In 1908, Mackellar was a homesick Australian girl
holidaying in England. In the late 1890s, she had watched a drought break on
Torryburn Station, in the Hunter Valley of NSW. She marvelled as the brown and
dusty country went green, almost as she watched. The drought had run for most
of the 1890s, but in the end, the rains came and the land bounced back.
Drought on the Darling River, near Bourke.
A decade on, in prim, ordered England, she described the
magic that is Australia, in a poem that she called Core of My Heart. The first verse tells us something important
which she had noticed about the English and some of her fellow Australians,
late in the 19th century. Core of My
Heart begins like this:
The love of field and
coppice,
Of green and shaded lanes,
Of ordered woods and gardens
Is running in your veins.
Strong love of grey-blue distance,
Brown streams and soft, dim skies —
I know, but cannot share it,
My love is otherwise.
Then in the second verse we reach the “sunburnt country”
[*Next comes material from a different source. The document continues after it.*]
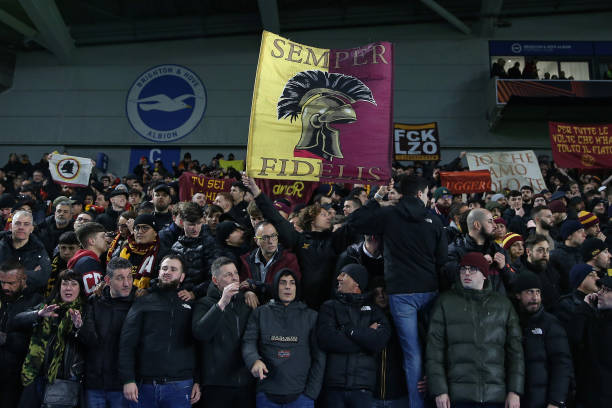 富了凯尔特 富了凯尔特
part that we all know, the lines that describe our present-day relish for our
surroundings.
I love a sunburnt
country,
A land of sweeping plains
Of ragged mountain ranges
Of drought and flooding rains,
I love her far horizons
I love her jewel-sea,
Her beauty and her terror —
The wide brown land for me!
— Copied scrupulously from the ms copy in the State Library of NSW.
In the middle of the 19th century, a diminishing number of
well-off Australians would have been puzzled by Mackellar’s love of the alien
Australian landscape. Some still wanted fields and coppices in the Antipodes,
but their number was fading. Sadly, there are still a few conservative peasants
in the Peasants’ Party who viscerally hate The Bush. By the way, Mackellar’s
sunburnt country was not a new expression. The
South Australian Advertiser (Adelaide), 21 February 1883, 4, offered this:
…there seems a
probability that those who come after will be shown pits and hollows excavated
by “American scoops” choked up with mud and debris, and told these were the
ideas their forefathers had of providing in a dry and sunburnt country for water conservation and irrigation.
When Australia had its gold rush, free people came from all
over the world, the flow of convicts was shut off, and Australian society
changed, very fast. People learned to love the difference.